The day we meet him is the day his contract with La Flaca is set to expire. Popular on Variety. All of those stories run parallel to the tender coming out story of the son of a preacher who moonlights as Darla Experiment Bayron Quintero , a fierce queen whose supportive drag mother and sisters may finally give him the nudge he needs to live in his truth.

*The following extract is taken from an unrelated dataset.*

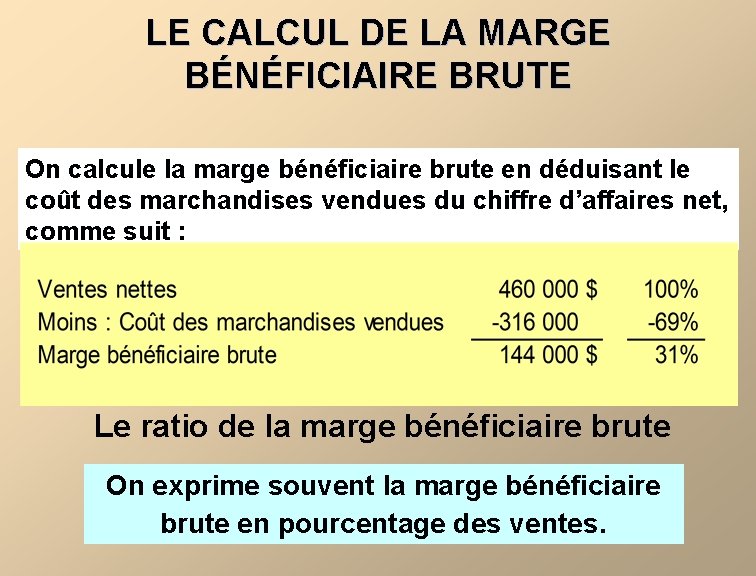 LE CALCUL DE LA MARGE BÉNÉFICIAIRE BRUTE On calcule la marge bénéficiaire brute en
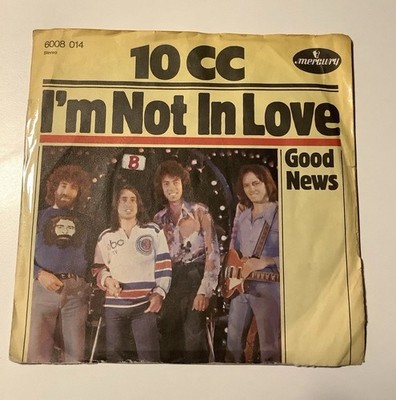 10 CC - I'm not in love 7 Single 1973 Phonoogram DE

Del Sol deftly shuttles between these various plot lines, letting their outlandish sensibilities run amok. The writer-director plays host here to the kind of ebullient, fabulous party that Babel plays backdrop on any given night, with her actors swaying in tandem to the many rhythms and genres she throws at them from scene to scene. The film insists on imagining a queerer, kinder world — not one that disavows the dangers and violence that lurk in every corner bigotry here emerges as the real villain of the piece , but instead finds beauty in resilience and joy in resistance.